A little late to the game as usual, but all good horror bloggers have a best of/worst of list. I'm not any different. Unlike other bloggers, however, I take the worst horror movies seen in a given year, place them in a shrine named after perhaps THE WORST MOVIE EVER MADE!!!! Unlike most years, 2014 was not that bad in the world of horror. Some great, most meh, but I still found some doozies that achieve the honor of Summa Cum Lousy!
Want to see me and my tag team partner Rhonda get into an argument? Mention this latest remake of the movie based on Stephen King's debut novel! Despite what Rhonda will tell you, Julianne Moore stunk up the joint as Margaret White. She in no way emoted anything, producing more wood than a Ron Jeremy porn. Chloe Moretz-Grace was too cupcake as Carrie. She had sass which Carrie White is not suppose to have. Her monster faces were as intimidating as a basket of kittens in a Snuggle commercial. And then....the car scene. Yes, this seems like a 'bash the remake' rant, but it is what it is...A terrible, sanitized version of a classic.
The Cannibal Man(1972)-
Here's a thought. If you're going to title your Video Nasty with the word cannibal, HAVE SOME FUCKING CANNIBALS! Better yet, don't mess with the title. Some good kills are ruined by so much boredom, you only care about this movie when the credits rolls. And how did this become a Video Nasty?
A lost honeymooning couple in the Dominican Republic wind up at a bar courtesy of a very helpful cabbie and then, while knocked out, the wife becomes part of a satanic ritual in which..surprise, surprise...she's impregnated.
From there, it goes into A-Z as the wife has complications which include a deer smorgasbord, a major bout of road rage in a parking lot, and her deepening voice. All whilst the husband, who may want to lay off the filming, tries to figure it all out. There's not a whole lot more I can explain about the movie because it has much depth as a One Direction song. The camerawork is just so damn annoying. Not very entertaining at all.
This killers invaded a high school movie had so much potential to be great except for one thing:There is no ending! We're 77 minutes in, and the credits roll! Are you kidding me? We don't get an ending, proper or otherwise! A waste of a Saturday night.

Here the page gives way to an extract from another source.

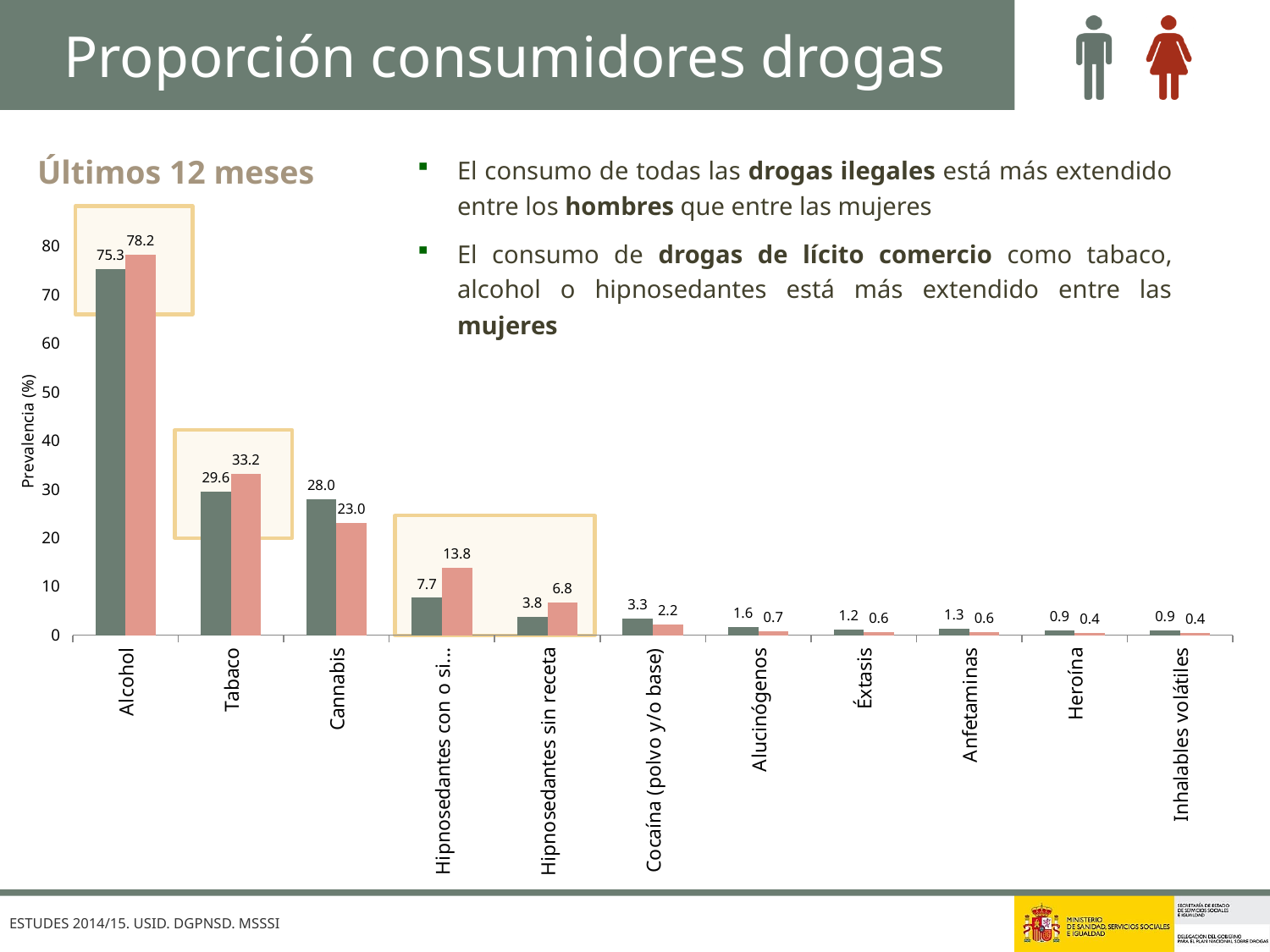
What is the difference between the pink bar and the grey bar for Hipnosedantes sin receta? 3.0 How many drug categories are shown on the x axis of the chart? 11 What is the value of the pink bar for Tabaco? 33.2 What is the value of the grey bar for Cocaína (polvo y/o base)? 3.3 What is the label of the y axis of the chart? Prevalencia (%) What is the value of the pink bar for Cannabis? 23.0 For Tabaco, which is larger, the grey bar or the pink bar? the pink bar Is the grey bar for Alcohol greater or less than 70? greater What is the difference between the grey bar and the pink bar for Cannabis? 5.0 What is the value of the grey bar for Alcohol? 75.3 What type of chart is shown on the slide? bar chart Which category has the highest pink bar? Alcohol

Last year, inducted a Dario Argento movie almost earned me a trip to the hospital. I was that ill from inducting a movie from my favorite film director. This year, I have 0 qualms placing his take on Dracula into the Hall of Shame. The man who gave us the elegance of Suspiria resorts to lousy CGI to tell his tale. The praying mantis did this one in for me.
Note to self:When you meet John Amplas at Cinema Wasteland in April, DO NOT ask him about this movie if you do not wish to wind up in the Cuyahoga County Jail because you punched him for being in this...film. This movie would give Alice Robb enough ammo to continue to bash us horror fans. Low-budget shouldn't mean low effort. Laughable dialogue, action, you name it. Russ Meyer thinks seeing these women in cages is messed up. I Spit On Your Grave thinks this movie is misogynistic.

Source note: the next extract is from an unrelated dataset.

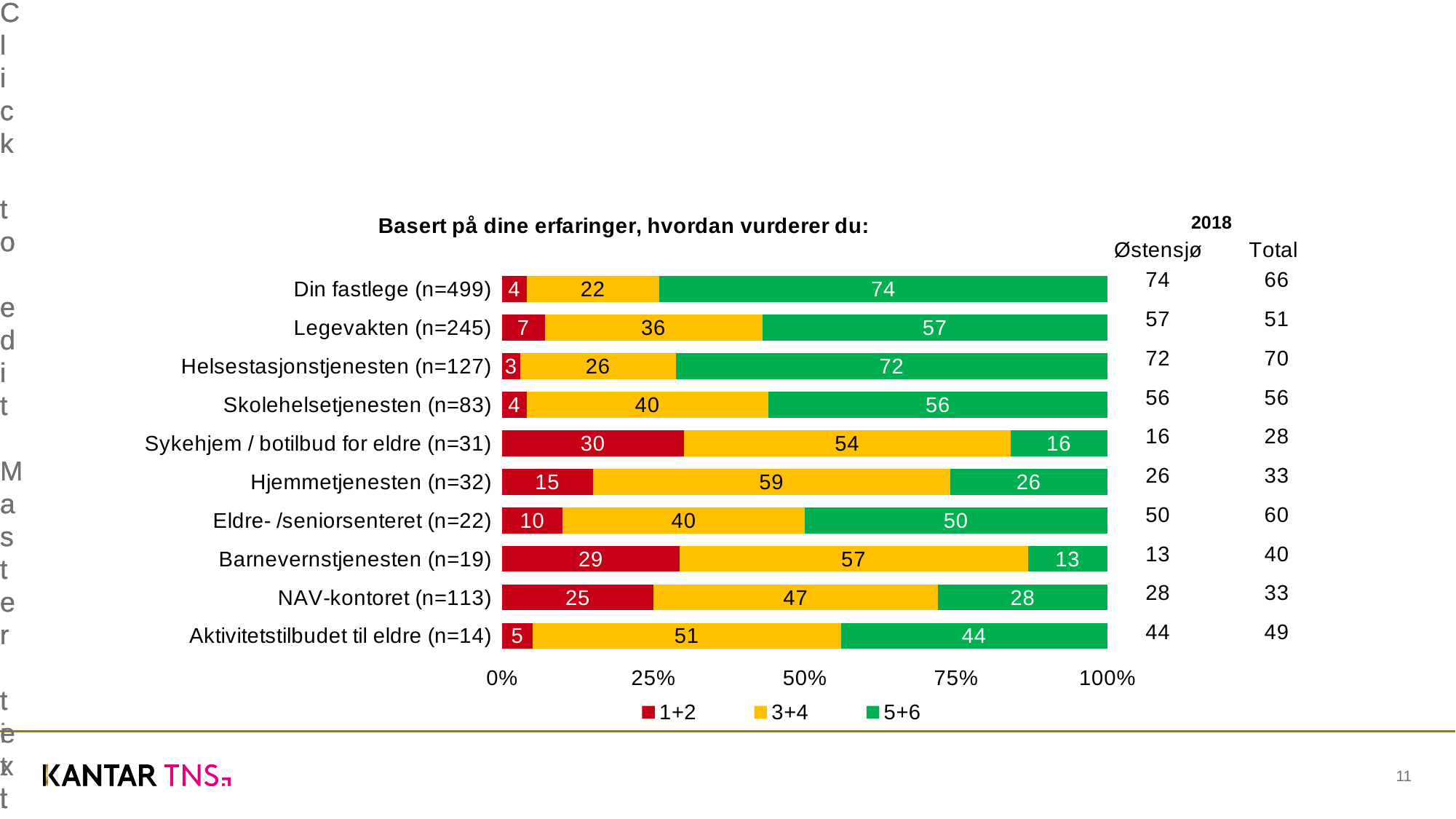
Which category has the lowest 5+6 value? Barnevernstjenesten (n=19) What is the 5+6 value for Din fastlege (n=499)? 74 Which has a larger 1+2 value, Barnevernstjenesten (n=19) or NAV-kontoret (n=113)? Barnevernstjenesten (n=19) How many categories are shown on the chart? 10 What is the total of the stacked bar for Eldre- /seniorsenteret (n=22)? 100 What is the title of the chart? Basert på dine erfaringer, hvordan vurderer du: Which category has the highest 5+6 value? Din fastlege (n=499) How many series does the legend list? 3 What is the difference between the 5+6 values for Legevakten (n=245) and NAV-kontoret (n=113)? 29 What is the 1+2 value for Sykehjem / botilbud for eldre (n=31)? 30 What kind of chart is shown? Stacked bar chart What is the 3+4 value for Hjemmetjenesten (n=32)? 59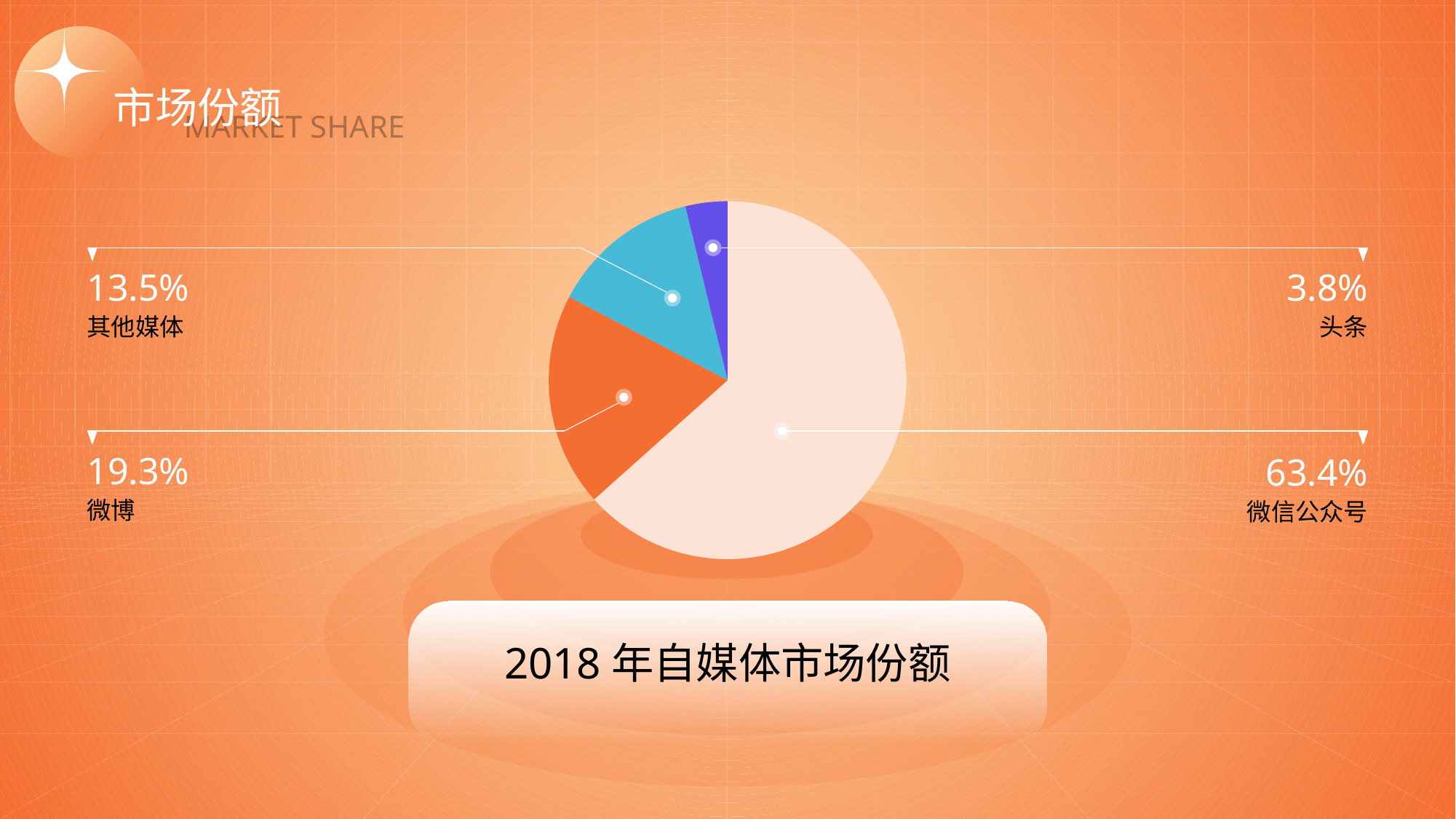
What is the difference between the shares of 微博 and 其他媒体? 5.8% What is the market share of 其他媒体? 13.5% What is the market share of 微信公众号? 63.4% What is the title shown below the pie chart? 2018 年自媒体市场份额 What is the market share of 微博? 19.3% Which category has the largest share of the pie? 微信公众号 What is the difference between the shares of 微信公众号 and 微博? 44.1% How many slices does the pie chart have? 4 What type of chart is shown on the slide? Pie chart Which category has the smallest share of the pie? 头条 What is the market share of 头条? 3.8% Which is larger, the share of 其他媒体 or the share of 头条? 其他媒体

It was only a matter of time before the unlikely worlds of horror and....Glee met in this awful slasher movie not worthy of licking the boots of The Forest and Don't Go In The Woods...Alone. The attempts at comedy are rather tragic, the attempts at horror are even worse. Having Meat Loaf as the main character makes me question if when he sang "I Would Do Anything For Love(But I Won't Do That)" was he not referring to this movie. The bad guy singing crappy metal just made me want to toss the dvd into the trash heap. Instead, it earns an induction.
Nothing says 70s horror like a good nature goes berserk movie. This isn't one of them. The frogs do not attack the humans. They are just dumb enough not to look where they are going. And where is Sam Elliott's 'stache?
For my final induction, we turn to this demonic possession movie that fails in effects, acting, you name it. Did Lin Shaye have to be in every horror effort in 2014? The first person POV shots worked in the Maniac remake, but here you see the walking, talking cliche of the tucked away Christian girl flung into the den of collegiate inequity. Let alone, it's very boring.
There you have for 2014. 2015 appears to be a healthy year for horror but I'm sure there will be some unflushable nuggets that will be in this year's class.